§ **DIRECTIONS FOR THIS TASK**
Starting with the first line below, extract each line through the one that contains "83 Rot-Schwarz-Baum Fall", inclusive, excluding pictures.
---------- PROVIDED RECORDS ----------
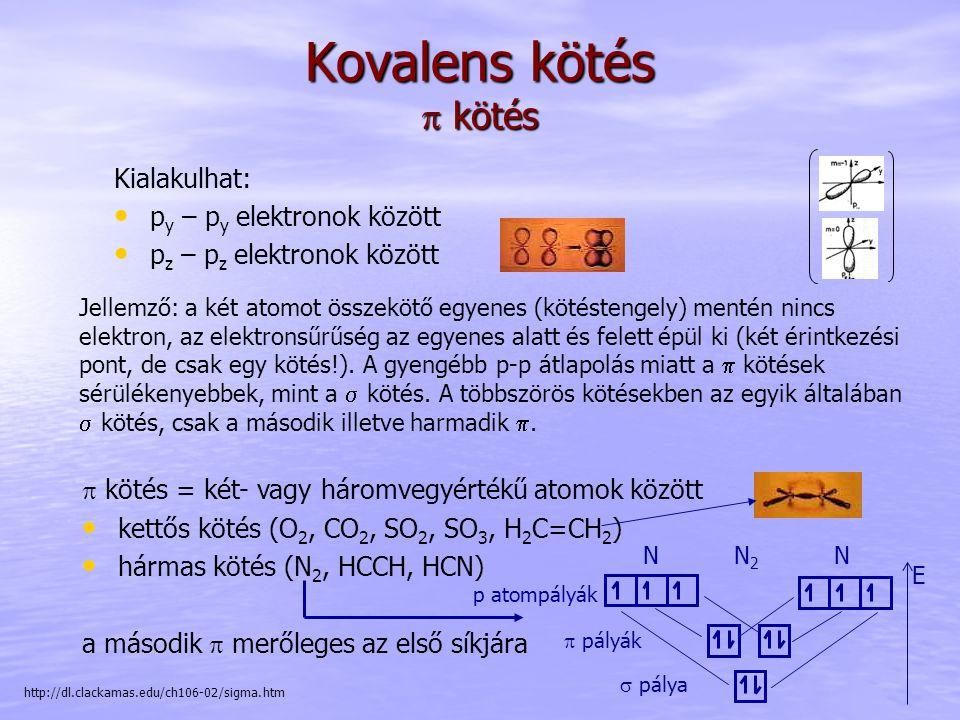 Kovalens kötés p kötés Kialakulhat: py – py elektronok között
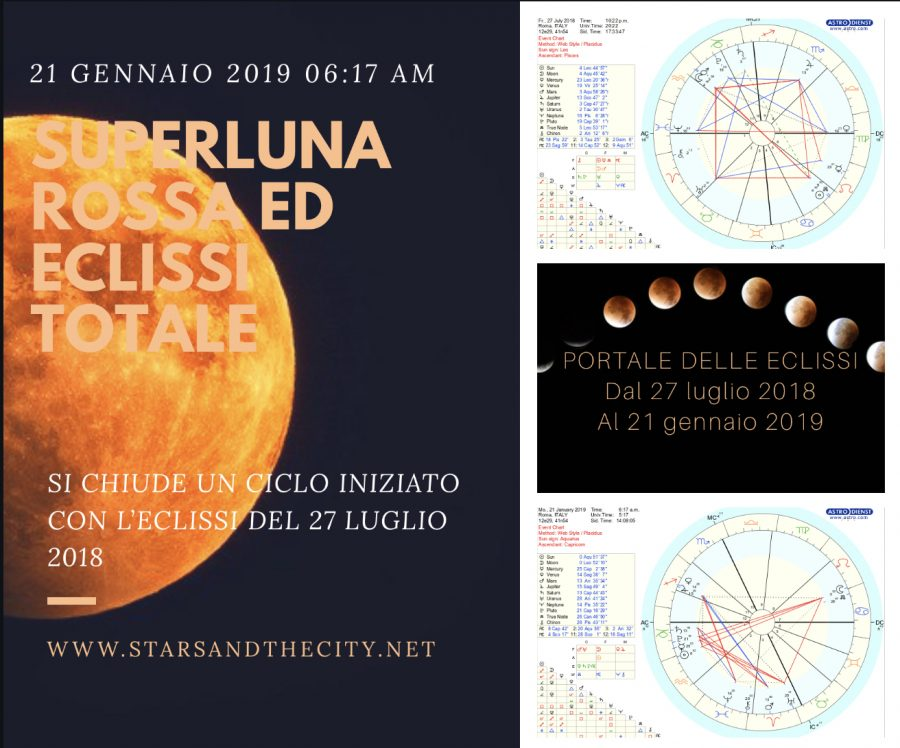 SUPERLUNA 21 GENNAIO 2019 LIABUCCI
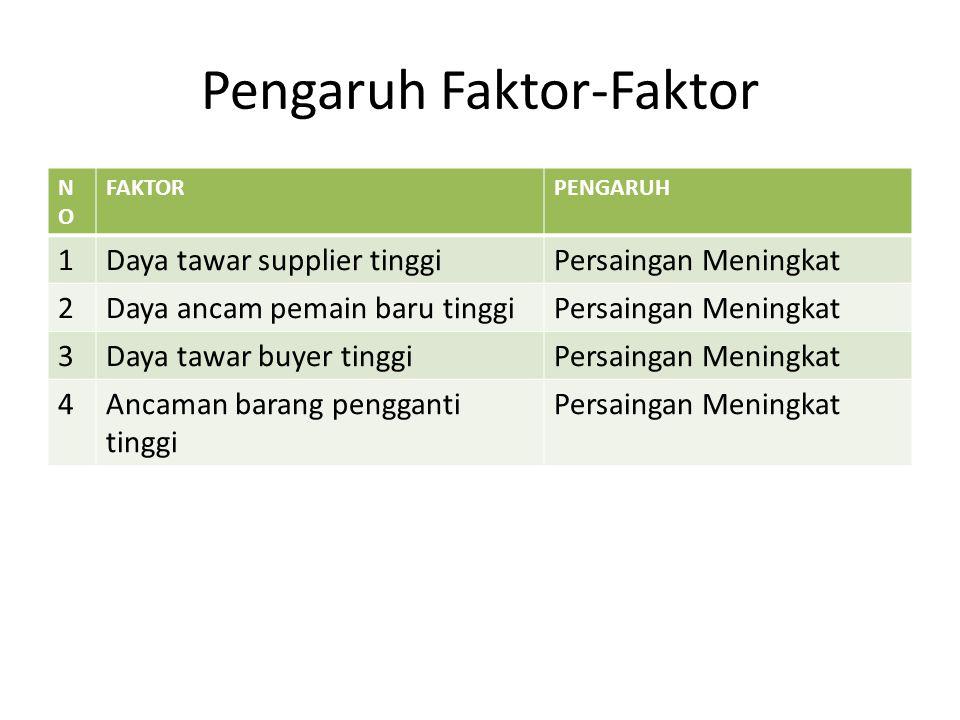 Pengaruh Faktor-Faktor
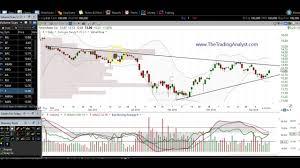 4 13 16 stock market stock chart technical analysis rf bac hban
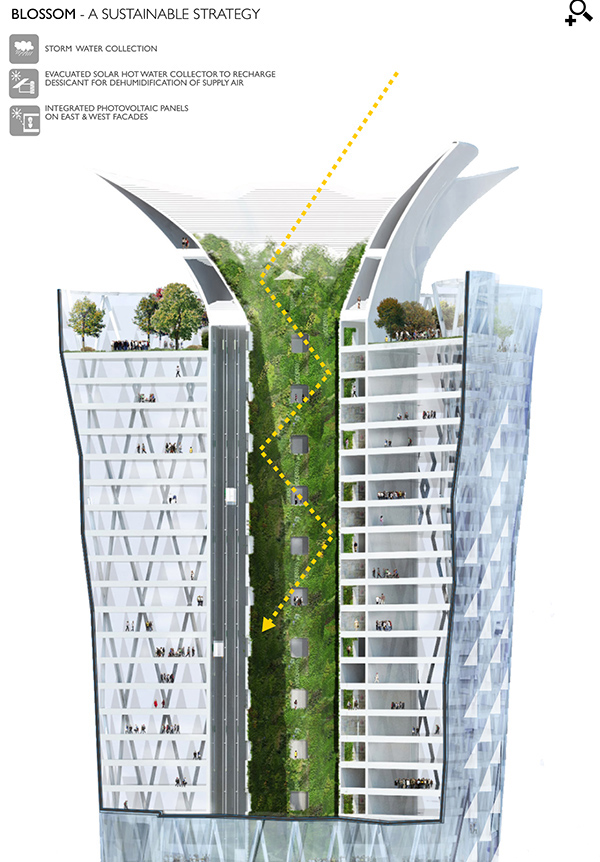 The Blossom Tower - image blossom_003 on http://bestdesignews.com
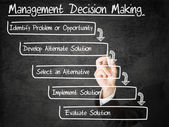 Management decision making — Stock Photo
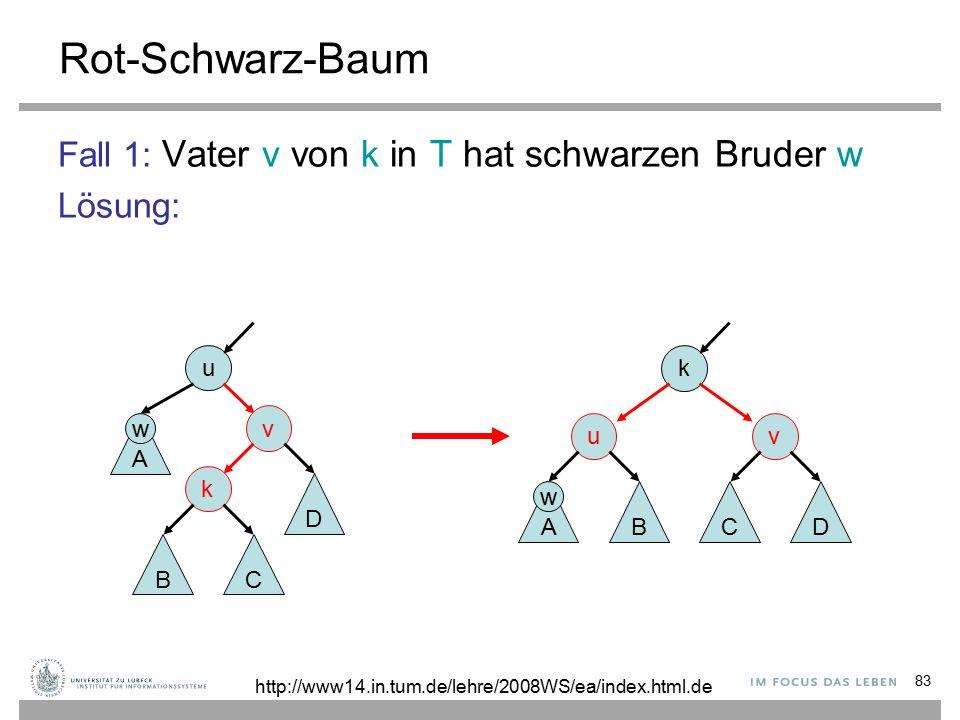 83 Rot-Schwarz-Baum Fall 1: Vater v von k in T hat schwarzen Bruder w Lösung: k v D C u AB u v k A BC D http://www14.in.tum.de/lehre/2008WS/ea/index.html.de w w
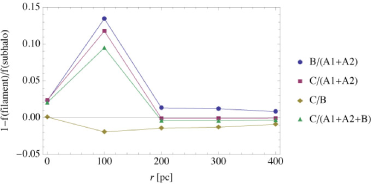 Flux ratios of the subhalo model (top), the relative differences between the filament and subhalo models (middle) and those between the void and subhalo models (bottom) as a function of the source radius
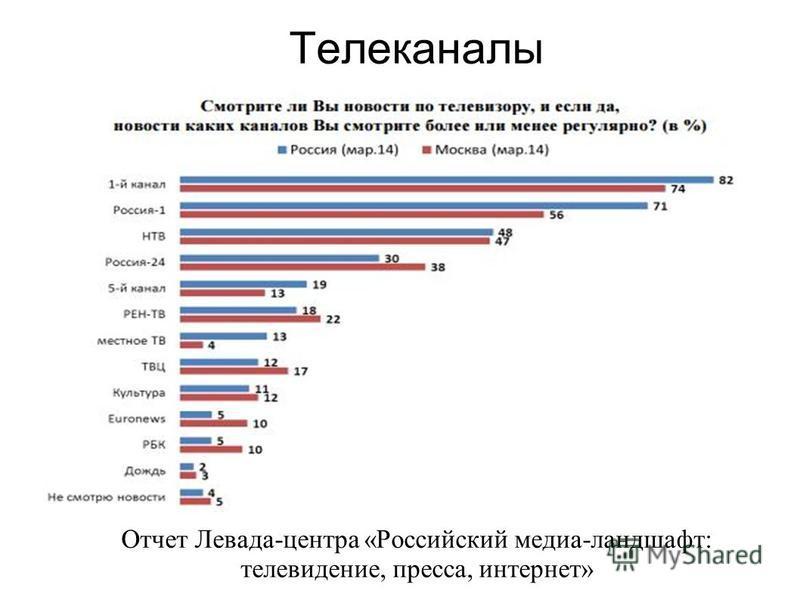 Телеканалы Отчет Левада-центра «Российский медиа-ландшафт: телевидение, пресса, интернет»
----------
§ **ANSWER TO THIS PROBLEM**
 Kovalens kötés p kötés Kialakulhat: py – py elektronok között
 SUPERLUNA 21 GENNAIO 2019 LIABUCCI
 Pengaruh Faktor-Faktor
 4 13 16 stock market stock chart technical analysis rf bac hban
 The Blossom Tower - image blossom_003 on http://bestdesignews.com
 Management decision making — Stock Photo
 83 Rot-Schwarz-Baum Fall 1: Vater v von k in T hat schwarzen Bruder w Lösung: k v D C u AB u v k A BC D http://www14.in.tum.de/lehre/2008WS/ea/index.html.de w w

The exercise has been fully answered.